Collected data
-- Opening Marker --

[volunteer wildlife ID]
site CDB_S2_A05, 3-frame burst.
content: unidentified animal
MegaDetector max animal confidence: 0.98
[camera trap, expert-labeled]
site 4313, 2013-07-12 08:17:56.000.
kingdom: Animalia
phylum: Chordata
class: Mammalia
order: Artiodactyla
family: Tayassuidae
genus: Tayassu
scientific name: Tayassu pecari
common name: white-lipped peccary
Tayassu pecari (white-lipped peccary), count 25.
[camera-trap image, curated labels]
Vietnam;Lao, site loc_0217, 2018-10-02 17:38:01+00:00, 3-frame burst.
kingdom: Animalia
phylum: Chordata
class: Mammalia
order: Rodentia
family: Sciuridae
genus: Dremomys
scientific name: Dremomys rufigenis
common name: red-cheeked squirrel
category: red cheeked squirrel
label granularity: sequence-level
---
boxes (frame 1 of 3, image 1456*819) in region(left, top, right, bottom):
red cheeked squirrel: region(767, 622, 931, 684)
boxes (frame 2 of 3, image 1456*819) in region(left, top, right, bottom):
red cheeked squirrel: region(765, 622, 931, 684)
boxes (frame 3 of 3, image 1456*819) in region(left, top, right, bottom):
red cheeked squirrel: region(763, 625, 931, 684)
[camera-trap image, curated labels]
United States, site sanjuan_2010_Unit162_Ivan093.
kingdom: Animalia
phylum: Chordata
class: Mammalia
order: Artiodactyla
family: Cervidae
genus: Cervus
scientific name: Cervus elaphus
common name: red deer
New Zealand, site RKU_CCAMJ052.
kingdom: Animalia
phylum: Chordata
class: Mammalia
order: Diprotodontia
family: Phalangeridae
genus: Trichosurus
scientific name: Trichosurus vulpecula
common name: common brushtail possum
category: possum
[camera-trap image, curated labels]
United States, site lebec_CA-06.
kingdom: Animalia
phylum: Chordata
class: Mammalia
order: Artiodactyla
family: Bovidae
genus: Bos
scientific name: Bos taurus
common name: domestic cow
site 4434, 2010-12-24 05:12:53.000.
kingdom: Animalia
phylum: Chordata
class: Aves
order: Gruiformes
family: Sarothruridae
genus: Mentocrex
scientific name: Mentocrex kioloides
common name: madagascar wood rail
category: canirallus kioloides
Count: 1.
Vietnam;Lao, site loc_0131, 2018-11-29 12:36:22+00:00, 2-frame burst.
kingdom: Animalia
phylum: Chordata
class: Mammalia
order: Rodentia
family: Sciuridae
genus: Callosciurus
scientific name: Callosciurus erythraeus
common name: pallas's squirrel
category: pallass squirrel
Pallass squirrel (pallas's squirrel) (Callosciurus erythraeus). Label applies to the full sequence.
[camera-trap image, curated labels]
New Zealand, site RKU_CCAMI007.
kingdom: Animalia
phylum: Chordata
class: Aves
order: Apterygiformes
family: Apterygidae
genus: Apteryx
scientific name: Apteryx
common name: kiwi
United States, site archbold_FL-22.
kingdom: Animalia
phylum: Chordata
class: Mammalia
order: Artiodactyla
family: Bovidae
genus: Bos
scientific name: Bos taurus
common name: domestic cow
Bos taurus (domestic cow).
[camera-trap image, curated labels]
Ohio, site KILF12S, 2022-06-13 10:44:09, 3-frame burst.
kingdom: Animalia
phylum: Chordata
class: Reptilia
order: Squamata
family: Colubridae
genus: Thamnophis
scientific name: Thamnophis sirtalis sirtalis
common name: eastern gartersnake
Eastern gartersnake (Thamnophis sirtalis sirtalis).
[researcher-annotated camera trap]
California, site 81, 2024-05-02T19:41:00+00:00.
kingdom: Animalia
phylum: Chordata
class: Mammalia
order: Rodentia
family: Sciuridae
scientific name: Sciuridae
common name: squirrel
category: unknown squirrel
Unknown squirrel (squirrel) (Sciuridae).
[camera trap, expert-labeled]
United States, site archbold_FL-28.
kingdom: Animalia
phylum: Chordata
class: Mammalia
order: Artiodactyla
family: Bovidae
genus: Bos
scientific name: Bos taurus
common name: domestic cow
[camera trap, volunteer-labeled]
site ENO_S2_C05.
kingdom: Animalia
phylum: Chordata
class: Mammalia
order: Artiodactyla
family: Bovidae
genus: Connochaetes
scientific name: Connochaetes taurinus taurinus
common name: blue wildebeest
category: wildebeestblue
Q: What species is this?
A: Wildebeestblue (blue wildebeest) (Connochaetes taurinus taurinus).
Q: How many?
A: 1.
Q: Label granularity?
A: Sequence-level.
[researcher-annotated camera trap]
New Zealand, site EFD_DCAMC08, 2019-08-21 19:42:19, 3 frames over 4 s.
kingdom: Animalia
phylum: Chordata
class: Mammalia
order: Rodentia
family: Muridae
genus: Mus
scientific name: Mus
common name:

-- Closing Marker --

Write out all of the records once more, exactly.

▸ Output for this task
[volunteer wildlife ID]
site CDB_S2_A05, 3-frame burst.
content: unidentified animal
MegaDetector max animal confidence: 0.98
[camera trap, expert-labeled]
site 4313, 2013-07-12 08:17:56.000.
kingdom: Animalia
phylum: Chordata
class: Mammalia
order: Artiodactyla
family: Tayassuidae
genus: Tayassu
scientific name: Tayassu pecari
common name: white-lipped peccary
Tayassu pecari (white-lipped peccary), count 25.
[camera-trap image, curated labels]
Vietnam;Lao, site loc_0217, 2018-10-02 17:38:01+00:00, 3-frame burst.
kingdom: Animalia
phylum: Chordata
class: Mammalia
order: Rodentia
family: Sciuridae
genus: Dremomys
scientific name: Dremomys rufigenis
common name: red-cheeked squirrel
category: red cheeked squirrel
label granularity: sequence-level
---
boxes (frame 1 of 3, image 1456*819) in region(left, top, right, bottom):
red cheeked squirrel: region(767, 622, 931, 684)
boxes (frame 2 of 3, image 1456*819) in region(left, top, right, bottom):
red cheeked squirrel: region(765, 622, 931, 684)
boxes (frame 3 of 3, image 1456*819) in region(left, top, right, bottom):
red cheeked squirrel: region(763, 625, 931, 684)
[camera-trap image, curated labels]
United States, site sanjuan_2010_Unit162_Ivan093.
kingdom: Animalia
phylum: Chordata
class: Mammalia
order: Artiodactyla
family: Cervidae
genus: Cervus
scientific name: Cervus elaphus
common name: red deer
New Zealand, site RKU_CCAMJ052.
kingdom: Animalia
phylum: Chordata
class: Mammalia
order: Diprotodontia
family: Phalangeridae
genus: Trichosurus
scientific name: Trichosurus vulpecula
common name: common brushtail possum
category: possum
[camera-trap image, curated labels]
United States, site lebec_CA-06.
kingdom: Animalia
phylum: Chordata
class: Mammalia
order: Artiodactyla
family: Bovidae
genus: Bos
scientific name: Bos taurus
common name: domestic cow
site 4434, 2010-12-24 05:12:53.000.
kingdom: Animalia
phylum: Chordata
class: Aves
order: Gruiformes
family: Sarothruridae
genus: Mentocrex
scientific name: Mentocrex kioloides
common name: madagascar wood rail
category: canirallus kioloides
Count: 1.
Vietnam;Lao, site loc_0131, 2018-11-29 12:36:22+00:00, 2-frame burst.
kingdom: Animalia
phylum: Chordata
class: Mammalia
order: Rodentia
family: Sciuridae
genus: Callosciurus
scientific name: Callosciurus erythraeus
common name: pallas's squirrel
category: pallass squirrel
Pallass squirrel (pallas's squirrel) (Callosciurus erythraeus). Label applies to the full sequence.
[camera-trap image, curated labels]
New Zealand, site RKU_CCAMI007.
kingdom: Animalia
phylum: Chordata
class: Aves
order: Apterygiformes
family: Apterygidae
genus: Apteryx
scientific name: Apteryx
common name: kiwi
United States, site archbold_FL-22.
kingdom: Animalia
phylum: Chordata
class: Mammalia
order: Artiodactyla
family: Bovidae
genus: Bos
scientific name: Bos taurus
common name: domestic cow
Bos taurus (domestic cow).
[camera-trap image, curated labels]
Ohio, site KILF12S, 2022-06-13 10:44:09, 3-frame burst.
kingdom: Animalia
phylum: Chordata
class: Reptilia
order: Squamata
family: Colubridae
genus: Thamnophis
scientific name: Thamnophis sirtalis sirtalis
common name: eastern gartersnake
Eastern gartersnake (Thamnophis sirtalis sirtalis).
[researcher-annotated camera trap]
California, site 81, 2024-05-02T19:41:00+00:00.
kingdom: Animalia
phylum: Chordata
class: Mammalia
order: Rodentia
family: Sciuridae
scientific name: Sciuridae
common name: squirrel
category: unknown squirrel
Unknown squirrel (squirrel) (Sciuridae).
[camera trap, expert-labeled]
United States, site archbold_FL-28.
kingdom: Animalia
phylum: Chordata
class: Mammalia
order: Artiodactyla
family: Bovidae
genus: Bos
scientific name: Bos taurus
common name: domestic cow
[camera trap, volunteer-labeled]
site ENO_S2_C05.
kingdom: Animalia
phylum: Chordata
class: Mammalia
order: Artiodactyla
family: Bovidae
genus: Connochaetes
scientific name: Connochaetes taurinus taurinus
common name: blue wildebeest
category: wildebeestblue
Q: What species is this?
A: Wildebeestblue (blue wildebeest) (Connochaetes taurinus taurinus).
Q: How many?
A: 1.
Q: Label granularity?
A: Sequence-level.
[researcher-annotated camera trap]
New Zealand, site EFD_DCAMC08, 2019-08-21 19:42:19, 3 frames over 4 s.
kingdom: Animalia
phylum: Chordata
class: Mammalia
order: Rodentia
family: Muridae
genus: Mus
scientific name: Mus
common name:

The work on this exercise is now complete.